• Task brief
Leave out the pictures and repeat everything else in the records exactly.

• Data for this task
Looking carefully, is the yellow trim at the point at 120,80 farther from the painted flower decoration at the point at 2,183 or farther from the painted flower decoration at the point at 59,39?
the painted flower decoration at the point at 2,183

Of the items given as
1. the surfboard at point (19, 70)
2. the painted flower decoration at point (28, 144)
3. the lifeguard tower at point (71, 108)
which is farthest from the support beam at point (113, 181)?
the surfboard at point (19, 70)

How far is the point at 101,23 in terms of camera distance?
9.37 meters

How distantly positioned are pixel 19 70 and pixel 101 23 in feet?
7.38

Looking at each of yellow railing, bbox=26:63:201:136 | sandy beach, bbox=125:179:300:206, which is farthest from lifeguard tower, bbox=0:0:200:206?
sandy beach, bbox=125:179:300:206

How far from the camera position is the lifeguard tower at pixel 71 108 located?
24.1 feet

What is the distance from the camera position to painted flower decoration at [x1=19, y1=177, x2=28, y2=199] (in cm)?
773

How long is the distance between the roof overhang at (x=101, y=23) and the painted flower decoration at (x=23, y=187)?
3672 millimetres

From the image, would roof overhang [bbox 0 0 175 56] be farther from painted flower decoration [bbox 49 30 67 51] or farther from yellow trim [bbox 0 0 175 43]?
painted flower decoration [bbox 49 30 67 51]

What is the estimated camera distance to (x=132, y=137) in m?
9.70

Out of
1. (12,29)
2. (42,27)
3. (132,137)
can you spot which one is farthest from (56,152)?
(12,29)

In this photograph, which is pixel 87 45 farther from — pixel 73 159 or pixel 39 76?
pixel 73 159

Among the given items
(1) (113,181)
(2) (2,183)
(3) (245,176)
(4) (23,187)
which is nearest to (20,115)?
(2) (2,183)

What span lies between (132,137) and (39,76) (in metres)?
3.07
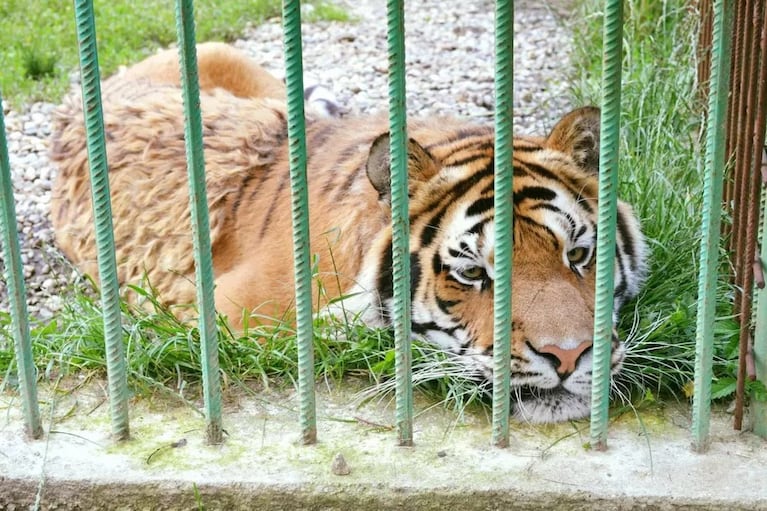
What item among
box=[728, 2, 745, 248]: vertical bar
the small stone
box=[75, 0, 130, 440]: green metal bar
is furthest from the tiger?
box=[75, 0, 130, 440]: green metal bar

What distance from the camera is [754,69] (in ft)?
9.23

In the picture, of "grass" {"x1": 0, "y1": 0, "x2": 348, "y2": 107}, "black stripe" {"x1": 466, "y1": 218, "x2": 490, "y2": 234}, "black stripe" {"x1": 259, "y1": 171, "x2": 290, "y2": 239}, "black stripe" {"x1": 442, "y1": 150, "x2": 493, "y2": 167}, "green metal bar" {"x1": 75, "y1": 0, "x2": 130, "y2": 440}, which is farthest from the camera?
"grass" {"x1": 0, "y1": 0, "x2": 348, "y2": 107}

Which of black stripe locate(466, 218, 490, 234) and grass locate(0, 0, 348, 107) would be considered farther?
grass locate(0, 0, 348, 107)

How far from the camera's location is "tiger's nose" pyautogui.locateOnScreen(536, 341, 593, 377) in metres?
2.61

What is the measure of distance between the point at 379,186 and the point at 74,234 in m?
2.03

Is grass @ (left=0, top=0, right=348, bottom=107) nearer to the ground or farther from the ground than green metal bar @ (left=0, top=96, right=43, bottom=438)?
farther from the ground

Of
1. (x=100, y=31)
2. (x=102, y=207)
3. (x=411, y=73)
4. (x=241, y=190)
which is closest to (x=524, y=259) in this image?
(x=102, y=207)

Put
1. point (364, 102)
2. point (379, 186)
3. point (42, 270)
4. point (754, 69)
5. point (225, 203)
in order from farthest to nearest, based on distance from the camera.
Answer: point (364, 102), point (42, 270), point (225, 203), point (379, 186), point (754, 69)

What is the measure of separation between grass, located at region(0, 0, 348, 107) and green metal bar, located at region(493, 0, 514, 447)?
4.90 meters

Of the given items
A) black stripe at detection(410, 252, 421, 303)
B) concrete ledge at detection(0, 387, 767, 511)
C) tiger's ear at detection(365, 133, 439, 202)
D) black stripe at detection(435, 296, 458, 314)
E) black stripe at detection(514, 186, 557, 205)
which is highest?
tiger's ear at detection(365, 133, 439, 202)

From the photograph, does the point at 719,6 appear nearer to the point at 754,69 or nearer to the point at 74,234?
the point at 754,69

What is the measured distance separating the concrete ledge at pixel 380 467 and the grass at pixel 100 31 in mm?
4460


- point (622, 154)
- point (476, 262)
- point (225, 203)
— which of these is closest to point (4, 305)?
point (225, 203)

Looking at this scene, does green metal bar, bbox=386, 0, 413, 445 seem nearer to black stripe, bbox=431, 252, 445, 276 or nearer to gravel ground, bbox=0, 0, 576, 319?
black stripe, bbox=431, 252, 445, 276
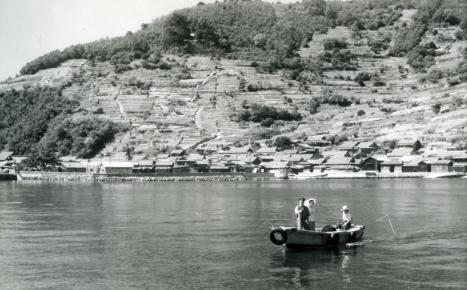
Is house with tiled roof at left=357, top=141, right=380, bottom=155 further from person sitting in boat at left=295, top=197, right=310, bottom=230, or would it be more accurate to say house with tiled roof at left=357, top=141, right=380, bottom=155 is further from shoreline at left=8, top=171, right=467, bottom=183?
person sitting in boat at left=295, top=197, right=310, bottom=230

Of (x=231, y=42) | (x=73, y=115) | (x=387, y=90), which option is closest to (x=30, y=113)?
(x=73, y=115)

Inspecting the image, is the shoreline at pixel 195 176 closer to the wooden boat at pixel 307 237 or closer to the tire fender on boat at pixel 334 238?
the wooden boat at pixel 307 237

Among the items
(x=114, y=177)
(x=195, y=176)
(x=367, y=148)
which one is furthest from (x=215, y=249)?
(x=367, y=148)

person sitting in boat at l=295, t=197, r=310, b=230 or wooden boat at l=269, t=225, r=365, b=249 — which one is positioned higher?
person sitting in boat at l=295, t=197, r=310, b=230

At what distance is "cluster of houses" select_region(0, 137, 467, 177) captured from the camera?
124 m

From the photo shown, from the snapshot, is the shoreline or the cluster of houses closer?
the shoreline

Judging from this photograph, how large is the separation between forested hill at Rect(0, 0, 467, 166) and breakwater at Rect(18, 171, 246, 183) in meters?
A: 4.79

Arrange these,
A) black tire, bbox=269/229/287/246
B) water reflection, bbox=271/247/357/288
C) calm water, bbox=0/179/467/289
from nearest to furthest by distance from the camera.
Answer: calm water, bbox=0/179/467/289 → water reflection, bbox=271/247/357/288 → black tire, bbox=269/229/287/246

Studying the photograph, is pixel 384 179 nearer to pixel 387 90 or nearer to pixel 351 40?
pixel 387 90

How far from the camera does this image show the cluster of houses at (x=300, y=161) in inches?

• Result of the exercise
Looking carefully, is the yellow trim at the point at 120,80 farther from the painted flower decoration at the point at 2,183 or farther from the painted flower decoration at the point at 59,39?
the painted flower decoration at the point at 2,183

Of the items given as
1. the surfboard at point (19, 70)
2. the painted flower decoration at point (28, 144)
3. the lifeguard tower at point (71, 108)
which is farthest from the support beam at point (113, 181)?
the surfboard at point (19, 70)

How far is the point at 101,23 in terms of camera distance?
9.37 meters

How distantly positioned are pixel 19 70 and pixel 101 23 in feet?
7.38

Looking at each of yellow railing, bbox=26:63:201:136 | sandy beach, bbox=125:179:300:206, which is farthest from lifeguard tower, bbox=0:0:200:206?
sandy beach, bbox=125:179:300:206

How far from the camera position is the lifeguard tower at pixel 71 108 located?
24.1 feet

What is the distance from the camera position to painted flower decoration at [x1=19, y1=177, x2=28, y2=199] (in cm)?
773

How long is the distance between the roof overhang at (x=101, y=23) and the painted flower decoration at (x=23, y=187)?
3672 millimetres

From the image, would roof overhang [bbox 0 0 175 56] be farther from painted flower decoration [bbox 49 30 67 51] or farther from yellow trim [bbox 0 0 175 43]?
painted flower decoration [bbox 49 30 67 51]

What is the estimated camera distance to (x=132, y=137) in m?
9.70

Out of
1. (12,29)
2. (42,27)
3. (132,137)
can you spot which one is farthest from (56,152)?
(12,29)

In this photograph, which is pixel 87 45 farther from — pixel 73 159 or pixel 39 76?
pixel 73 159

Among the given items
(1) (113,181)
(2) (2,183)
(3) (245,176)
(4) (23,187)
which is nearest to (20,115)?
(2) (2,183)

What span lies between (132,137) and (39,76) (in metres)?
3.07
What item among
box=[728, 2, 745, 248]: vertical bar
the small stone
box=[75, 0, 130, 440]: green metal bar
is furthest from the tiger?
box=[75, 0, 130, 440]: green metal bar

What distance from the camera is [754,69] (in ft)?
9.23

In the picture, of "grass" {"x1": 0, "y1": 0, "x2": 348, "y2": 107}, "black stripe" {"x1": 466, "y1": 218, "x2": 490, "y2": 234}, "black stripe" {"x1": 259, "y1": 171, "x2": 290, "y2": 239}, "black stripe" {"x1": 442, "y1": 150, "x2": 493, "y2": 167}, "green metal bar" {"x1": 75, "y1": 0, "x2": 130, "y2": 440}, which is farthest from the camera?
"grass" {"x1": 0, "y1": 0, "x2": 348, "y2": 107}

Which of black stripe locate(466, 218, 490, 234) and grass locate(0, 0, 348, 107) would be considered farther?
grass locate(0, 0, 348, 107)

How far from the camera's location is "tiger's nose" pyautogui.locateOnScreen(536, 341, 593, 377) in metres?
2.61

What is the measure of distance between the point at 379,186 and the point at 74,234 in m?
2.03

Is grass @ (left=0, top=0, right=348, bottom=107) nearer to the ground or farther from the ground than green metal bar @ (left=0, top=96, right=43, bottom=438)?
farther from the ground

Of
1. (x=100, y=31)
2. (x=102, y=207)
3. (x=411, y=73)
4. (x=241, y=190)
which is closest to (x=524, y=259) in this image?
(x=102, y=207)

Put
1. point (364, 102)
2. point (379, 186)
3. point (42, 270)
4. point (754, 69)
5. point (225, 203)
in order from farthest to nearest, based on distance from the camera.
Answer: point (364, 102), point (42, 270), point (225, 203), point (379, 186), point (754, 69)

What is the measure of separation between grass, located at region(0, 0, 348, 107) and green metal bar, located at region(493, 0, 514, 447)?
4.90 meters

Of the given items
A) black stripe at detection(410, 252, 421, 303)
B) concrete ledge at detection(0, 387, 767, 511)
C) tiger's ear at detection(365, 133, 439, 202)
D) black stripe at detection(435, 296, 458, 314)
E) black stripe at detection(514, 186, 557, 205)
which is highest?
tiger's ear at detection(365, 133, 439, 202)

From the photograph, does the point at 719,6 appear nearer to the point at 754,69 or nearer to the point at 74,234?
the point at 754,69

What is the measured distance separating the concrete ledge at pixel 380 467 and the grass at pixel 100 31 in mm?
4460


- point (622, 154)
- point (476, 262)
- point (225, 203)
— which of these is closest to point (4, 305)?
point (225, 203)

Looking at this scene, does green metal bar, bbox=386, 0, 413, 445 seem nearer to black stripe, bbox=431, 252, 445, 276 or nearer to gravel ground, bbox=0, 0, 576, 319?
black stripe, bbox=431, 252, 445, 276
Is house with tiled roof at left=357, top=141, right=380, bottom=155 further from person sitting in boat at left=295, top=197, right=310, bottom=230, or would it be more accurate to say house with tiled roof at left=357, top=141, right=380, bottom=155 is further from shoreline at left=8, top=171, right=467, bottom=183?
person sitting in boat at left=295, top=197, right=310, bottom=230

Of (x=231, y=42) | (x=73, y=115) | (x=387, y=90), which option is closest to (x=30, y=113)?
(x=73, y=115)

Inspecting the image, is the shoreline at pixel 195 176 closer to the wooden boat at pixel 307 237 or closer to the tire fender on boat at pixel 334 238?
the wooden boat at pixel 307 237

Among the items
(x=114, y=177)
(x=195, y=176)
(x=367, y=148)
which one is furthest from (x=215, y=249)?
(x=367, y=148)

person sitting in boat at l=295, t=197, r=310, b=230 or wooden boat at l=269, t=225, r=365, b=249 — which one is positioned higher?
person sitting in boat at l=295, t=197, r=310, b=230

At what distance is "cluster of houses" select_region(0, 137, 467, 177) captured from the camera?
124 m

From the photo shown, from the snapshot, is the shoreline or the cluster of houses closer?
the shoreline

Judging from this photograph, how large is the separation between forested hill at Rect(0, 0, 467, 166) and breakwater at Rect(18, 171, 246, 183) in meters?
A: 4.79

Arrange these,
A) black tire, bbox=269/229/287/246
B) water reflection, bbox=271/247/357/288
C) calm water, bbox=0/179/467/289
from nearest to furthest by distance from the camera.
Answer: calm water, bbox=0/179/467/289 → water reflection, bbox=271/247/357/288 → black tire, bbox=269/229/287/246

Studying the photograph, is pixel 384 179 nearer to pixel 387 90 or nearer to pixel 351 40?
pixel 387 90

How far from the camera does this image show the cluster of houses at (x=300, y=161) in inches?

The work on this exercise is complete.